• [Problem to work on] For the word "granularity", find each line in the entries where it occurs and copy that line.

• [Given entries]

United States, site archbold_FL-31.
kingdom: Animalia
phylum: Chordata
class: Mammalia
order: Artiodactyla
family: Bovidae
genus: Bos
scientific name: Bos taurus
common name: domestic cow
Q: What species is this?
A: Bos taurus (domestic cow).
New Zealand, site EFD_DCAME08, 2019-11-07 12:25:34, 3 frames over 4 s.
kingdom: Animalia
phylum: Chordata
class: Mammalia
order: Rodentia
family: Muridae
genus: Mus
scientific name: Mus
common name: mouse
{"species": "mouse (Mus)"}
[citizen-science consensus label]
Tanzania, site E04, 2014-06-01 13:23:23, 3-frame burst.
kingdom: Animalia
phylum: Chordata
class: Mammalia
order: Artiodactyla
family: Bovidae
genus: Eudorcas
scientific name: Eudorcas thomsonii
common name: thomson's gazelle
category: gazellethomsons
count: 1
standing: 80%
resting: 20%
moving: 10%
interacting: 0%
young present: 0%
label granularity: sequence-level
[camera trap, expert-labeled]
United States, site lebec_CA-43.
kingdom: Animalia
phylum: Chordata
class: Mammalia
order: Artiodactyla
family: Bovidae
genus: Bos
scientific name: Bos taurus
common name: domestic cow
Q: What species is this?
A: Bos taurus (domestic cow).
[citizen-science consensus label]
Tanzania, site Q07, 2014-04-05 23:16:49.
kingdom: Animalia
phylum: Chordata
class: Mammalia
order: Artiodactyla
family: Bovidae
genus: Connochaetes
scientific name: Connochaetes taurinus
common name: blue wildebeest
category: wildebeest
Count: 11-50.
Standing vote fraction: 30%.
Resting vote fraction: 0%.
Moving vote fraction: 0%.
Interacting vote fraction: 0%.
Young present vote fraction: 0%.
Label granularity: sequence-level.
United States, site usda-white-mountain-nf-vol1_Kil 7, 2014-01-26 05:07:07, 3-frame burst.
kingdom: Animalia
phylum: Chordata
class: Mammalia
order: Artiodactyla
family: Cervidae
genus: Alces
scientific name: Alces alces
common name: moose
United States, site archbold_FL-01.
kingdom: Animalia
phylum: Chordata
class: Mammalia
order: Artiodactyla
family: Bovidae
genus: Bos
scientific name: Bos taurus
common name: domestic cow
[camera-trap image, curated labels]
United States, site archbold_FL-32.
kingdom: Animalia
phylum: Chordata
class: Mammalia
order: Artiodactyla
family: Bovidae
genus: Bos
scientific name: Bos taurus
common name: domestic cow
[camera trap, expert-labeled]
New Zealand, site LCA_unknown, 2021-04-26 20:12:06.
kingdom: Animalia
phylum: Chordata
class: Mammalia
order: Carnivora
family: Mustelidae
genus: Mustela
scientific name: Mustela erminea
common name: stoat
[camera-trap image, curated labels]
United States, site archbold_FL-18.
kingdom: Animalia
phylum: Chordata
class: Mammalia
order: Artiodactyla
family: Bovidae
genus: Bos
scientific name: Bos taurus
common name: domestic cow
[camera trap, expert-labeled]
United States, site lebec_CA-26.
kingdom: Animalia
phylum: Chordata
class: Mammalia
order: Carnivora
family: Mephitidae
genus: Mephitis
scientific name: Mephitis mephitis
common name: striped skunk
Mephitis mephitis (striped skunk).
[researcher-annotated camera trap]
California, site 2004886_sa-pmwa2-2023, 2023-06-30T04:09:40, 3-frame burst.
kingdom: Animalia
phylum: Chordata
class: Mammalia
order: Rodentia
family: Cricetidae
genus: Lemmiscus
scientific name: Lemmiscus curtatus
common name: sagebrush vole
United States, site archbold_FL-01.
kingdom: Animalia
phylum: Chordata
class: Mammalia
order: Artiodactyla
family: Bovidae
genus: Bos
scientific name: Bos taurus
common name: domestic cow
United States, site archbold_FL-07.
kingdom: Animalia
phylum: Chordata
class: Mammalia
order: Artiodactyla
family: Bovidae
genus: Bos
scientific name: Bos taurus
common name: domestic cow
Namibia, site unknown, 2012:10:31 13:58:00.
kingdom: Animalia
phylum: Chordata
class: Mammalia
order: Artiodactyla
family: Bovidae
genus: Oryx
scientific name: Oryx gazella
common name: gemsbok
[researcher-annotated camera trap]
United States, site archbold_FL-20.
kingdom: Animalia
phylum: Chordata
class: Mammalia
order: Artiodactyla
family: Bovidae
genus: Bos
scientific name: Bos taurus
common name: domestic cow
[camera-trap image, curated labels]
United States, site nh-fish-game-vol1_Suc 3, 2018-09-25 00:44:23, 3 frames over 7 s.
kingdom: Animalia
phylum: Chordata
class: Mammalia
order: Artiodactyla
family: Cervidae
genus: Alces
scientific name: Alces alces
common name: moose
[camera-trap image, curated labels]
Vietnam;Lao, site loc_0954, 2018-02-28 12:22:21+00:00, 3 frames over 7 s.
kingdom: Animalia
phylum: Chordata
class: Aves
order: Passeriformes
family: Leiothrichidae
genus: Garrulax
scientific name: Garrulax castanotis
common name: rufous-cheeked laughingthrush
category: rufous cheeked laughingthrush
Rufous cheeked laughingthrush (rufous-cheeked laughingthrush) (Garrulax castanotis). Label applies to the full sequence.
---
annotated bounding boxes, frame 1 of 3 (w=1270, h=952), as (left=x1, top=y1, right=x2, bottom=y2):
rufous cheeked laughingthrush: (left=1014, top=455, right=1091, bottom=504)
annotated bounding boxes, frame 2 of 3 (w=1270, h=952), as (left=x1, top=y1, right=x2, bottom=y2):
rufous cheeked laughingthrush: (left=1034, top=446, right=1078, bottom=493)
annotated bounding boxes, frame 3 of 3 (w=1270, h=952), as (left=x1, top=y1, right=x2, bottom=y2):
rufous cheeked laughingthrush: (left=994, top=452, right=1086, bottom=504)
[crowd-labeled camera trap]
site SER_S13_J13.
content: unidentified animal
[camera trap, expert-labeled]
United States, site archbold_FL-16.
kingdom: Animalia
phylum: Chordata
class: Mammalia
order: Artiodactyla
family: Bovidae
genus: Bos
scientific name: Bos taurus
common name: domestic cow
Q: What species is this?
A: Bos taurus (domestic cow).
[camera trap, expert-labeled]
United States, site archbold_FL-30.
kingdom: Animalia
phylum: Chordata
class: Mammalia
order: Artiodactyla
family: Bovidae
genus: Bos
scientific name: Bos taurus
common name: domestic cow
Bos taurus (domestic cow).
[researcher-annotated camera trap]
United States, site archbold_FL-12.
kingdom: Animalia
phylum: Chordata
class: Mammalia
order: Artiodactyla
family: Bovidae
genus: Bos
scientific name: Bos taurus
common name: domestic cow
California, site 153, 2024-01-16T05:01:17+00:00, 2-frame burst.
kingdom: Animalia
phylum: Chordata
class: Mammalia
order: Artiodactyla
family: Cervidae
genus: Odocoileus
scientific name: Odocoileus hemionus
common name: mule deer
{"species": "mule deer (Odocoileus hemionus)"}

• [Answer section]
label granularity: sequence-level
Label granularity: sequence-level.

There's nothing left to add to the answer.